Suppose $u \in H^1_{\text{loc}}(\mathbb{R^2})$. I want to show that if $\Delta u = |\nabla u|^{3/2}$ in the distributional sense then $u \in C^{\infty}$.
I know that since $\nabla u \in L^2$ (I'll omit the $_{\text{loc}}$ subscripts) then $|\nabla u|^{3/2} \in L^{4/3}$ hence by standard regularity results for the Laplacian we get $u \in W^{2,4/3}$ then Sobolev embedding gives $u \in W^{1,4}$, so $|\nabla u |^{3/2} \in L^{8/3}$ hence (Laplacian regularity) $u \in W^{2,8/3}$ and so $u \in C^1$.

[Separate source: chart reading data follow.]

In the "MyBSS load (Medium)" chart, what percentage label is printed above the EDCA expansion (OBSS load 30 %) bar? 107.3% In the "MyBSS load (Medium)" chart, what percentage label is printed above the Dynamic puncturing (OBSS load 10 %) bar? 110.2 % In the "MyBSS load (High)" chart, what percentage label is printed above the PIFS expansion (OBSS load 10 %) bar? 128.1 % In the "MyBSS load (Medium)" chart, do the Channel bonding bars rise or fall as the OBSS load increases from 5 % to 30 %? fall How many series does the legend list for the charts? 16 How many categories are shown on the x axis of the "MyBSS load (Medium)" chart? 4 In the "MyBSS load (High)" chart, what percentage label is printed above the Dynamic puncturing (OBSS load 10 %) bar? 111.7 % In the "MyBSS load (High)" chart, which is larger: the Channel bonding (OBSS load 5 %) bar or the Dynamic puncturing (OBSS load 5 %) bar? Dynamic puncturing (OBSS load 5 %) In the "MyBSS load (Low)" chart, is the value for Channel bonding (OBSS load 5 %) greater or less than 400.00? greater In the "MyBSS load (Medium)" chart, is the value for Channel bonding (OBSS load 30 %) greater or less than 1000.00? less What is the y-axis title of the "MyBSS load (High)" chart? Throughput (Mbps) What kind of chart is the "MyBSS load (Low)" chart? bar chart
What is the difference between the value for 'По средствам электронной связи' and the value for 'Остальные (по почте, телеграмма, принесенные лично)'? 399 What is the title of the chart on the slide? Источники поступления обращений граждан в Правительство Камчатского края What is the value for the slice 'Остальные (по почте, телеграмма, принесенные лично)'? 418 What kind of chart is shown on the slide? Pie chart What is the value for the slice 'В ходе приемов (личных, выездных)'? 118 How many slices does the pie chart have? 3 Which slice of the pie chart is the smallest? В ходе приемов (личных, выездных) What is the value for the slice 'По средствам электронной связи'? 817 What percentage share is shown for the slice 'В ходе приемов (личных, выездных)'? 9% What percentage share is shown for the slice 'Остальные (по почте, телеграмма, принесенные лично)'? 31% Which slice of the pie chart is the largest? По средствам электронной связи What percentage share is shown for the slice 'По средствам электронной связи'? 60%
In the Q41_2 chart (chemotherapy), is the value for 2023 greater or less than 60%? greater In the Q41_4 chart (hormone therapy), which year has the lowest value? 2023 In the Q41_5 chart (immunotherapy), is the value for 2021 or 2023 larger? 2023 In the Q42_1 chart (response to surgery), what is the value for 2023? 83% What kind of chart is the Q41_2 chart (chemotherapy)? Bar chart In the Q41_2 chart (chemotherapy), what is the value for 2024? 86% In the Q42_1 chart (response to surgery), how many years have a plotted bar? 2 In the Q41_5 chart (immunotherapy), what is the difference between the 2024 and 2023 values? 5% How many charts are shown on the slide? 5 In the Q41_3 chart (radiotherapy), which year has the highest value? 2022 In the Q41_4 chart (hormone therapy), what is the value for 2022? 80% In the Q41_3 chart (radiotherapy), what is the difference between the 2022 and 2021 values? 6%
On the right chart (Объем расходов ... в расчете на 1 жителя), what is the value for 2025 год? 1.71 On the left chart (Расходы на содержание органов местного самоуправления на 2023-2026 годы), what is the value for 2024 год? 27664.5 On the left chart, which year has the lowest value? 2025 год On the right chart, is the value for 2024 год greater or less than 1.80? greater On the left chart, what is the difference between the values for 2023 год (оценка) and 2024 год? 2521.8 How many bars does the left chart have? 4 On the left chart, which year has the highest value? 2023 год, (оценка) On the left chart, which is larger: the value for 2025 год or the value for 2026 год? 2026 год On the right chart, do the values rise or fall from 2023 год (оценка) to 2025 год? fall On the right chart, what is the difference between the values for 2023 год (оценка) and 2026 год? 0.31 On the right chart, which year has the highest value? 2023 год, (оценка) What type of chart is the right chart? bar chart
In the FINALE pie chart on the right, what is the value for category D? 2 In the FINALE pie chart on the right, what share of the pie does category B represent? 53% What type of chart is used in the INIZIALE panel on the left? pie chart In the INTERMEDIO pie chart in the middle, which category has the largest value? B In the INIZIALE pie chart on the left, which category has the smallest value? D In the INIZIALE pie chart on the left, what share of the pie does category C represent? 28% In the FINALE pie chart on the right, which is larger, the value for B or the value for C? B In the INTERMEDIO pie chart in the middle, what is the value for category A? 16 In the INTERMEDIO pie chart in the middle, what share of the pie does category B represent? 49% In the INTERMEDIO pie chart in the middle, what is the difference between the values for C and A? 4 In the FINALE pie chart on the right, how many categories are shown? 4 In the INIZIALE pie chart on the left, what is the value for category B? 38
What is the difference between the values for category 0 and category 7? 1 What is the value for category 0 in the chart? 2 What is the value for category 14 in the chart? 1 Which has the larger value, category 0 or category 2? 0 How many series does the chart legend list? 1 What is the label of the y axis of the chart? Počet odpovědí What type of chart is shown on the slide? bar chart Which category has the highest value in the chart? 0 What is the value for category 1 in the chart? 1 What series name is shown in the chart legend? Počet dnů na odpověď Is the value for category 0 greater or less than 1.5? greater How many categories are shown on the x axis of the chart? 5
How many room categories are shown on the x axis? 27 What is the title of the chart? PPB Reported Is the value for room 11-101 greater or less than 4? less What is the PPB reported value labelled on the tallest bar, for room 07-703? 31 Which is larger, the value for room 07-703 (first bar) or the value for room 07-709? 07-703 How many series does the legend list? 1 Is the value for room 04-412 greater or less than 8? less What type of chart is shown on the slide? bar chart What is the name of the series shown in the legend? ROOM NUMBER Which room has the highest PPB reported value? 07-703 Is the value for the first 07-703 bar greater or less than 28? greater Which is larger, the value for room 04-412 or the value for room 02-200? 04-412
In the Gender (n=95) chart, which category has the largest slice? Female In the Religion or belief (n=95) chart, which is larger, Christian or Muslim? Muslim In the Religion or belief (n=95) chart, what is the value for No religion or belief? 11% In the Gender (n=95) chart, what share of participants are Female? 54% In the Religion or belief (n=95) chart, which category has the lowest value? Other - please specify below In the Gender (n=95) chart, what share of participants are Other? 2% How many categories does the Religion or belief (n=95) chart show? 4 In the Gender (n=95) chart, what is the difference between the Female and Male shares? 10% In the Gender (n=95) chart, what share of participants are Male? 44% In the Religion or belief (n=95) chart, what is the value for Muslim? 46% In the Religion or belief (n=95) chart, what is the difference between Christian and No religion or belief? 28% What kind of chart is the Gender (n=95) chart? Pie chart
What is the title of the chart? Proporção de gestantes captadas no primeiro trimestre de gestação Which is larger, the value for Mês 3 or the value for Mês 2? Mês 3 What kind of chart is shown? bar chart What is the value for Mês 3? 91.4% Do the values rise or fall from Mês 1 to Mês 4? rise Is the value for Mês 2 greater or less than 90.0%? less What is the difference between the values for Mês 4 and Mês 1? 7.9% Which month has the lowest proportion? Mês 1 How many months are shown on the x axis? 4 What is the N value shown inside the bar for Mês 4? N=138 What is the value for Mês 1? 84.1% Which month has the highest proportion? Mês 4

If $u \in C^1$ then $|\nabla u|^{4/3}$ is continuous, so $u \in C^2$, then $|\nabla u|^{4/3}$ is $C^1$ and $u$ is $C^3$, but I don't know how to go further. $|x|^{4/3}$ is a $C^1$ function, but not more than that so I don't know how to continue my bootstrapping. If the right hand side was some smooth function of $\nabla u$ then it would be fairly simple, but it's not the case here - I'd be grateful for suggestions on how to deal with that.